Nos estrechó la mano y salimos a pleno sol.

—¡Vaya! —dije—. Ha sido muy inesperado.

—Ciertamente. Ya vamos sabiendo algo más sobre mi corresponsal epistolar. Al menos tiene dos parientes, el tal James Graham y una muchacha llamada Mollie. Tendrían que haber heredado su dinero, pero no ha sido así. Y ello se debe a un testamento redactado claramente hace no mucho tiempo, en aras del cual todo el dinero ha ido a parar a manos de la dama de compañía, la señorita Lawson. Además, esa significativa mención del espiritismo…
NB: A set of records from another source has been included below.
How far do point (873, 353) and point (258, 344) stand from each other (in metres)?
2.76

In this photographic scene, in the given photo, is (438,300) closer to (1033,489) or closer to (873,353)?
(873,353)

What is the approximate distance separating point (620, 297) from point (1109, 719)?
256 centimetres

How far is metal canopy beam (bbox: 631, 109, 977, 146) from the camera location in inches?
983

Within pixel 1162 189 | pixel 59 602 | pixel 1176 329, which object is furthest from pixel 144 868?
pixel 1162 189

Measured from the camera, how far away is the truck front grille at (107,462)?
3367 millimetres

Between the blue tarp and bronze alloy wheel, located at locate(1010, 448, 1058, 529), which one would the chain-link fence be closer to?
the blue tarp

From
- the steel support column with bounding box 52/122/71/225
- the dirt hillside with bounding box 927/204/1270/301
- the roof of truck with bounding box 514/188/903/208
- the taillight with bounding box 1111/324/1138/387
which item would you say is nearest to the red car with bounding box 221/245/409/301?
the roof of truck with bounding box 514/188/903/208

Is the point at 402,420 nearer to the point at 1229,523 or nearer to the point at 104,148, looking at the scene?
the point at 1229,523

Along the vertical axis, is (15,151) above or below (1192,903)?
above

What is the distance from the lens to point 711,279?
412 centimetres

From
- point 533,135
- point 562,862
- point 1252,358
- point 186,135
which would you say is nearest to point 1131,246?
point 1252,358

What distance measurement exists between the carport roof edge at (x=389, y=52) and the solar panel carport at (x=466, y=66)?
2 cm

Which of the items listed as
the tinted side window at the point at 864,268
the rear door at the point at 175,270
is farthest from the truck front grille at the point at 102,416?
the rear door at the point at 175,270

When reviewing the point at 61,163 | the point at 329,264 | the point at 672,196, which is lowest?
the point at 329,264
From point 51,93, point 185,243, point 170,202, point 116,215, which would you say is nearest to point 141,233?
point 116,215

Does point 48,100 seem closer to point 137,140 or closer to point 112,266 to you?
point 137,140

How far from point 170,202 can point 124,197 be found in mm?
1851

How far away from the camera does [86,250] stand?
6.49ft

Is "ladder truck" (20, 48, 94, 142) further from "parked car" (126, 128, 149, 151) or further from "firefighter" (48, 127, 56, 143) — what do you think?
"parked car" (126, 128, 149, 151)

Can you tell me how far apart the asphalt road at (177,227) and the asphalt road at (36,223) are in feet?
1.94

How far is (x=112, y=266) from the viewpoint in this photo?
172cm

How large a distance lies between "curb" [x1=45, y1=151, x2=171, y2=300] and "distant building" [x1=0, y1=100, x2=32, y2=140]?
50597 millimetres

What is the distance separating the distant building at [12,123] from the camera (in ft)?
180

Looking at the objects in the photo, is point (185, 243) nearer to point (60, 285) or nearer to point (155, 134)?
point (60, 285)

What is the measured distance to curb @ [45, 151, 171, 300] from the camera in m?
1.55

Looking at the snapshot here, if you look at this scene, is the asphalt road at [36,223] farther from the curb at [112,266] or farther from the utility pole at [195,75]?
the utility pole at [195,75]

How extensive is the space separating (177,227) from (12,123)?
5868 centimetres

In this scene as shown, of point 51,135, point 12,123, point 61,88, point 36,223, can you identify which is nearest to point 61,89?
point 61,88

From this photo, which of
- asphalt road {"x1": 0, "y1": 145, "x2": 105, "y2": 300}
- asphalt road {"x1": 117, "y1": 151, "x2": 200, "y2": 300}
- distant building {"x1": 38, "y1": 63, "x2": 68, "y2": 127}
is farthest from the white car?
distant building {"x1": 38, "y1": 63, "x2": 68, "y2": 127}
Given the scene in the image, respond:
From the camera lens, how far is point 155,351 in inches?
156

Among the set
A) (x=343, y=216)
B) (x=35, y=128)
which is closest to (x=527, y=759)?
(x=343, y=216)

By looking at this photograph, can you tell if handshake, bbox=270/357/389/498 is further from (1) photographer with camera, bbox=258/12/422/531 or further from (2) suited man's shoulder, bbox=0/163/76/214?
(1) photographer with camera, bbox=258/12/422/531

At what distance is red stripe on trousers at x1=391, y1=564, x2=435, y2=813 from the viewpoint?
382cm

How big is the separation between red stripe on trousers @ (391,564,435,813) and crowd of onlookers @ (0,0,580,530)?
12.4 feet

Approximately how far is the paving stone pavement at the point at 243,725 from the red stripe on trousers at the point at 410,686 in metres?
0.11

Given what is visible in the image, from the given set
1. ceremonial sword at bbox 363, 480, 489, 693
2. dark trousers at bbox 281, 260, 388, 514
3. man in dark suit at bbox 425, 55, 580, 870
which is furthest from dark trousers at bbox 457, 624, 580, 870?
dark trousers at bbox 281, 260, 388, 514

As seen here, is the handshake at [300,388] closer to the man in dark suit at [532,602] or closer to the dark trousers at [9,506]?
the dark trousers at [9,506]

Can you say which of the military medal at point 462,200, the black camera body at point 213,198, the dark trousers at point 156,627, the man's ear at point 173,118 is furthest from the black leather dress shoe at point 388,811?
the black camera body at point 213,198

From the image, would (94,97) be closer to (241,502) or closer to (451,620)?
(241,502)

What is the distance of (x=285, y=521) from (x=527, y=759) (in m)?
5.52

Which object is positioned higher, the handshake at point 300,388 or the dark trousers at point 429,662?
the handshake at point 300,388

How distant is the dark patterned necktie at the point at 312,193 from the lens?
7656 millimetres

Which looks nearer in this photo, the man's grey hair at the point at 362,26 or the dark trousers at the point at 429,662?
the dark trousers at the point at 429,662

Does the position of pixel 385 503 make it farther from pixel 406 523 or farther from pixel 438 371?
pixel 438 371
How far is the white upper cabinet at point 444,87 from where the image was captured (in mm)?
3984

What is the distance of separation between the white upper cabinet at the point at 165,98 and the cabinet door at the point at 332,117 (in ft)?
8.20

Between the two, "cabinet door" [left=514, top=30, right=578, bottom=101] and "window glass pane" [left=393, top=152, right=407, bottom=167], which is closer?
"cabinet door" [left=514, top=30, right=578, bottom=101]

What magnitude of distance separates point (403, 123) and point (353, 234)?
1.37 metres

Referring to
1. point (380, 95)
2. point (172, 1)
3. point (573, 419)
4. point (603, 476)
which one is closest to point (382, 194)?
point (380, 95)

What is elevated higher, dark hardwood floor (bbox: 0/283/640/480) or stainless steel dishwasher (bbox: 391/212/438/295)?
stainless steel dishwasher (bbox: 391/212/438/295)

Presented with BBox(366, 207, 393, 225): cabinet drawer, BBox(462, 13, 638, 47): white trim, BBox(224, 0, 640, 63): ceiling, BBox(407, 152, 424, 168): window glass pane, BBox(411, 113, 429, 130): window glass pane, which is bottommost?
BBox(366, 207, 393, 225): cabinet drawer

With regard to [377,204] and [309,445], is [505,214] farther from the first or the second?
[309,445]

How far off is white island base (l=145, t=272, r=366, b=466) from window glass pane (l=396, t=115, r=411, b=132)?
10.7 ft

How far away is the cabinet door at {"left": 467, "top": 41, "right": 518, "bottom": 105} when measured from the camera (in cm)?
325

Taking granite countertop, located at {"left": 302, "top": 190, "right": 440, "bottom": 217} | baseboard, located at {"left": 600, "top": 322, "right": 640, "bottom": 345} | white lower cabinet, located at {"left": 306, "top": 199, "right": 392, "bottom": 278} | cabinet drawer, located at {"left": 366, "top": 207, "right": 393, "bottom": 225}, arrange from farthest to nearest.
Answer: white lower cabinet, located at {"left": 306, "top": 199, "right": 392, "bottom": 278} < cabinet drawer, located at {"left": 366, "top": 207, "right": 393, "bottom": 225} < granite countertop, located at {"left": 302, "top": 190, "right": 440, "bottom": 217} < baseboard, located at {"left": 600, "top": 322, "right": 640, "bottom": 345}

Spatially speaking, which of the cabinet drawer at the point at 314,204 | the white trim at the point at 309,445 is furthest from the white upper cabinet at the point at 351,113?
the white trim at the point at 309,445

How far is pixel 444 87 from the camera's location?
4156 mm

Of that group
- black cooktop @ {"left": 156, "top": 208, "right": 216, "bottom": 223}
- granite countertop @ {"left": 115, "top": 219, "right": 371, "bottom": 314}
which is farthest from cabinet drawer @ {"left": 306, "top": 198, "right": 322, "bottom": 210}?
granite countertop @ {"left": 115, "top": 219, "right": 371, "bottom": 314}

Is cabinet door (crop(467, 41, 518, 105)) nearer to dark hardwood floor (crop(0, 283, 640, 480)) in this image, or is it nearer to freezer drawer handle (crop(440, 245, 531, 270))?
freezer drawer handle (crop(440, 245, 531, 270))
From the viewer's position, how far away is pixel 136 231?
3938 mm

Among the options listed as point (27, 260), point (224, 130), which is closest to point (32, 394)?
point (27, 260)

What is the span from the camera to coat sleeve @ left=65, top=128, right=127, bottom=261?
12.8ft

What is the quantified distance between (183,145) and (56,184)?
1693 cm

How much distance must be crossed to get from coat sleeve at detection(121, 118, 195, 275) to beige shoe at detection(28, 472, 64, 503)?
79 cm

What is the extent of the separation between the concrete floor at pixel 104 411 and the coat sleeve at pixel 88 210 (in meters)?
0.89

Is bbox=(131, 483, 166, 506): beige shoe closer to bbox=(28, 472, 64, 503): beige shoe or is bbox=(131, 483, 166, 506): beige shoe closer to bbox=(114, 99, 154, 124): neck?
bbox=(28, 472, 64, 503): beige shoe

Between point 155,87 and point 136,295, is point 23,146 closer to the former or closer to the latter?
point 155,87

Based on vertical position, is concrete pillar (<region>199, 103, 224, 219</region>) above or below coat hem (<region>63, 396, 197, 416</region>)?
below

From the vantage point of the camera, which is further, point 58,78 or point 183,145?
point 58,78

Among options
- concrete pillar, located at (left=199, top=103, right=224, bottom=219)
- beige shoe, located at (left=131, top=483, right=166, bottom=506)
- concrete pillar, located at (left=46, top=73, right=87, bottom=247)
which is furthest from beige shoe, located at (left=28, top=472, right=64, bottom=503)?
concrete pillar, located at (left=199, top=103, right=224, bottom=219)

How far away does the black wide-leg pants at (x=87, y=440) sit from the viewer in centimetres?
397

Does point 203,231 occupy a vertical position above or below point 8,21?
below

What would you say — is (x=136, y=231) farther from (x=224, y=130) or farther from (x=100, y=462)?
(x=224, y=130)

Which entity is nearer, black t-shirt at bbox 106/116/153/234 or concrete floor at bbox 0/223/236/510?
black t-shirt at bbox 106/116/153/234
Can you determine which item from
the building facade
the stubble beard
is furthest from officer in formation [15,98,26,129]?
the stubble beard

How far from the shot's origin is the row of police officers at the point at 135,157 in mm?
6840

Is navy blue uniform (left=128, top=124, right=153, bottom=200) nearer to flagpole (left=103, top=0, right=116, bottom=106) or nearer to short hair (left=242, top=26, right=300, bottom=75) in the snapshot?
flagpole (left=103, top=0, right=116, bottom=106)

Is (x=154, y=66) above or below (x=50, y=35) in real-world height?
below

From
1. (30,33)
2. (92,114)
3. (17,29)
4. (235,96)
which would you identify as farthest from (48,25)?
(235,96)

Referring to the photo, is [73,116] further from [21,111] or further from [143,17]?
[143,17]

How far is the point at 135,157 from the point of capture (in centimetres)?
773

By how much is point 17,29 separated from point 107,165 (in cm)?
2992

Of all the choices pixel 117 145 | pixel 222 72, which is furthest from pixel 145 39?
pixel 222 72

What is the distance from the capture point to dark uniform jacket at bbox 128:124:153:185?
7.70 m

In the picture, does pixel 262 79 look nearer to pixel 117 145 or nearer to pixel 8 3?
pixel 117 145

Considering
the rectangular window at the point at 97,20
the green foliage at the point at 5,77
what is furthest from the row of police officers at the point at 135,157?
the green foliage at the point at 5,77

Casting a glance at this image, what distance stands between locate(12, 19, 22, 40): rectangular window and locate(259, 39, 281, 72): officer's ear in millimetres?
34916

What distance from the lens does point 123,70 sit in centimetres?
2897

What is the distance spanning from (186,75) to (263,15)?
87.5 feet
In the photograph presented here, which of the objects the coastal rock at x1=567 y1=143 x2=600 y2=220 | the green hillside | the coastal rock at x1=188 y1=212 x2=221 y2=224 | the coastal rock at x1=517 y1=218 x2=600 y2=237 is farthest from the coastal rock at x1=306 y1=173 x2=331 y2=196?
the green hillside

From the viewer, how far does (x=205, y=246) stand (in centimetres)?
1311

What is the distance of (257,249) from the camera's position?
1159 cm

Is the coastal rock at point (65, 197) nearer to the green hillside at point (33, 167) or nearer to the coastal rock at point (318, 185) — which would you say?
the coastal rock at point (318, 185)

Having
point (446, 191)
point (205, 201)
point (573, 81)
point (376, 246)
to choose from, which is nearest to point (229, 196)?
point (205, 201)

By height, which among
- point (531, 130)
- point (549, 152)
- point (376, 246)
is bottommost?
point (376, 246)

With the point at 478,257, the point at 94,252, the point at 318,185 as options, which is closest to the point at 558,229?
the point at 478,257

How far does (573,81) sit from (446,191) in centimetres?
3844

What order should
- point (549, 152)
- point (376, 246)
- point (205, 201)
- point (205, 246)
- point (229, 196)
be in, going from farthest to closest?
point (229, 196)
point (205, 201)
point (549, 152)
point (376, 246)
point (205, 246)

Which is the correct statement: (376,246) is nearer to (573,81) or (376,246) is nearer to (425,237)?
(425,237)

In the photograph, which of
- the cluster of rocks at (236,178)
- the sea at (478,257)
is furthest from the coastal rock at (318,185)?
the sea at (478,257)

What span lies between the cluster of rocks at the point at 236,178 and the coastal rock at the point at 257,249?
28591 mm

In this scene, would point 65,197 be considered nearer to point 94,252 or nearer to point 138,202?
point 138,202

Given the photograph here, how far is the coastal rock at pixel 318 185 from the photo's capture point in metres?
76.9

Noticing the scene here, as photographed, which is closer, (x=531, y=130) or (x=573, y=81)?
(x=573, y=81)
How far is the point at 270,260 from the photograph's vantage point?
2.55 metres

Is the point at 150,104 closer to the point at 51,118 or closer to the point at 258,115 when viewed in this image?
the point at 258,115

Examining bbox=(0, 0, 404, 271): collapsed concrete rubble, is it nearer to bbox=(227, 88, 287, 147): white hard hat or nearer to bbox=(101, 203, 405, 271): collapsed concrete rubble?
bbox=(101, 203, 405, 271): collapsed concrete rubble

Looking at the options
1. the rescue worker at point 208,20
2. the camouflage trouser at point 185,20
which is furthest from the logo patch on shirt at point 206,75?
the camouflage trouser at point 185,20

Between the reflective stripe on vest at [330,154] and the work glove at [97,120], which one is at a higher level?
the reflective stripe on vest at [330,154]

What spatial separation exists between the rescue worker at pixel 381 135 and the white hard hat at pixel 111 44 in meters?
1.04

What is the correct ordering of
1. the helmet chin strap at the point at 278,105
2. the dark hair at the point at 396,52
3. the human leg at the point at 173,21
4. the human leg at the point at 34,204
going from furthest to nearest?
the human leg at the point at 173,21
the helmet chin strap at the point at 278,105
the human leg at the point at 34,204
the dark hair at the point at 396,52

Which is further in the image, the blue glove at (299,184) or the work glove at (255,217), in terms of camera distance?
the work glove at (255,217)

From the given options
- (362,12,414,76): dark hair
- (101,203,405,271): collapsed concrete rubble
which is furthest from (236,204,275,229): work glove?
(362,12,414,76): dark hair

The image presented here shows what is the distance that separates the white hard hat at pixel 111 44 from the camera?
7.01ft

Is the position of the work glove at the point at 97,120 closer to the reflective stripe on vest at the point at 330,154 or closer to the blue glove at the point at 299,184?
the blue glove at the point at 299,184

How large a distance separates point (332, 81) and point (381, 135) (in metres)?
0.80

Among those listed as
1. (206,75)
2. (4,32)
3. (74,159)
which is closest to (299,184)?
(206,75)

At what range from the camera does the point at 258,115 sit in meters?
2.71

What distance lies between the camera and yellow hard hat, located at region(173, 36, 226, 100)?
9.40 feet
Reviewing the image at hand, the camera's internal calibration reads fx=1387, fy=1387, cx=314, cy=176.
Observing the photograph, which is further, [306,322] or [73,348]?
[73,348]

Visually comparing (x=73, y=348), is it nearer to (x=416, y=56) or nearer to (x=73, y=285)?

—¿De veras le parece significativa?

—Evidentemente. Una dama crédula… a la que los espíritus dicen que deje sus dineros a una persona en particular… suele obedecer a ciegas. Es natural que a uno se le ocurra una cosa así, al menos como simple posibilidad, ¿no es cierto?

iv

Habíamos llegado a The Laburnums. Era una casa de buen tamaño, de estilo georgiano, algo retranqueada y alejada de la calle. Tenía un amplio jardín en la parte posterior. A la entrada vimos un cartel con el consabido «En venta».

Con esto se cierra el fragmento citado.